The Dental Hygienist

by Tom C. Hunley

She said "open up,"
so I showed her my teeth,
a chipped-white fence
that keeps my tongue penned in.

She rinsed my mouth.
She suctioned my cheek.

She said "How do you like this town?"
so I said "Mmpllff"
though I meant "More every day,"

and she said "Gorgeous weather!"
so I said "Mmpllff"
though I meant "In my mouth?"

and she didn't say anything,
so I said "Mmpllff" and "Mmpllff"
though I'm not sure what I meant,
and she took me to mean
"Would you like to go out tonight?"
and "to an expensive restaurant?"

When I arrived with a bouquet of roses,
she stuffed them in my mouth.

She told me all about her feelings:
how she feels about fillings,
how she feels about failures.

She said "open up."
She said "It's like pulling teeth
trying to get men to talk about their feelings."

So I said "Mmpllff"
though I meant "You smell prettier than the flowers in my mouth,"
and I said "Mmpllff"
she thought I meant "I'm afraid of dying alone."

She said I was a good conversationalist
and showed me her perfect teeth.
I felt an ache in my jaw.
I felt drool crawling down my chin.

"The Dental Hygienist" by Tom C. Hunley from Octopus. © Logan House Press. Reprinted with permission. (buy now)

It's the anniversary of the opening of the Erie Canal in 1825. It was built to connect the Atlantic Ocean with the Great Lakes. The canal was 360 miles long, 40 feet wide, and four feet deep — just deep enough to float barges carrying 30 tons of freight. When the canal was finished, cannons were lined up along the towpath just barely in earshot of each other. They fired one after another from Lake Erie to New York City, finishing the relay in 81 minutes.

It's the birthday of the gospel singer Mahalia Jackson, born in New Orleans (1911). She was orphaned in early childhood. Her family's house was right next to a church, which is where the girl first heard gospel music. She also listened to blues singers like Bessie Smith and Ma Rainey. But Jackson was a devoted Baptist, and she refused to sing anything but gospel. She said, "When you sing gospel you have a feeling there is a cure for what's wrong. But when you are through with the blues, you've got nothing to rest on."

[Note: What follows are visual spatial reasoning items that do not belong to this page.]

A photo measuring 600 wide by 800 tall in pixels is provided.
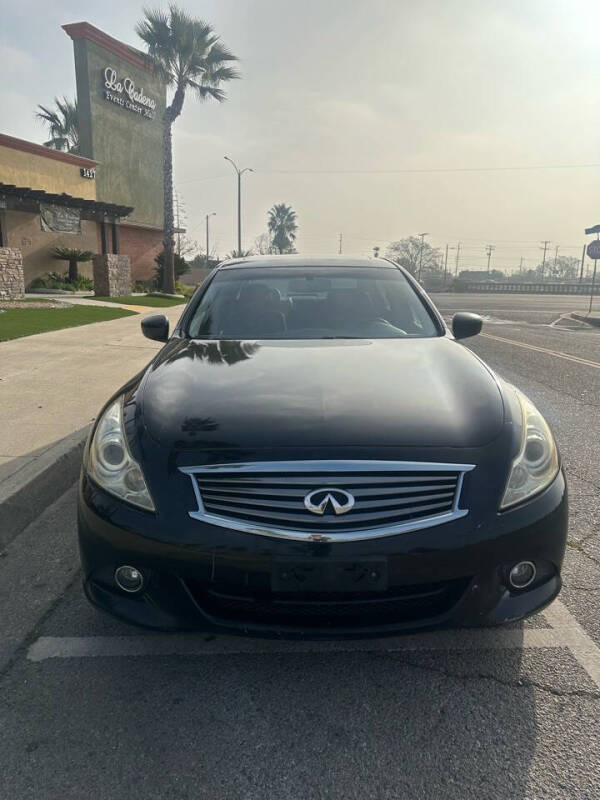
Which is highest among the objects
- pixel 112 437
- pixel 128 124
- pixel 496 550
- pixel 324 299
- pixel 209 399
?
pixel 128 124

It's the birthday of Senator Hillary Clinton, (books by this author) born Hillary Rodham in Chicago (1947), the daughter of a man who sold draperies and was so frugal that even on the coldest winter nights in Illinois, he would turn the heat in the house off, and then wake up early in the morning to warm the house back up before everyone else arose.

Hillary's father was a Republican, and she started her political life as one also, campaigning for Barry Goldwater in the 1964 presidential election. Her first year of college, she was president of the Wellesley Young Republicans. But she was influenced by the Civil Rights Movement and the Vietnam War, and she shifted her political views. As a junior in college, she campaigned for Eugene McCarthy.

Her senior year, she wrote a thesis about the strategies and tactics of a radical community activist — which, while she was First Lady, the White House suppressed. She was the first student at Wellesley to deliver the formal graduation address, and people in the audience clapped for seven minutes.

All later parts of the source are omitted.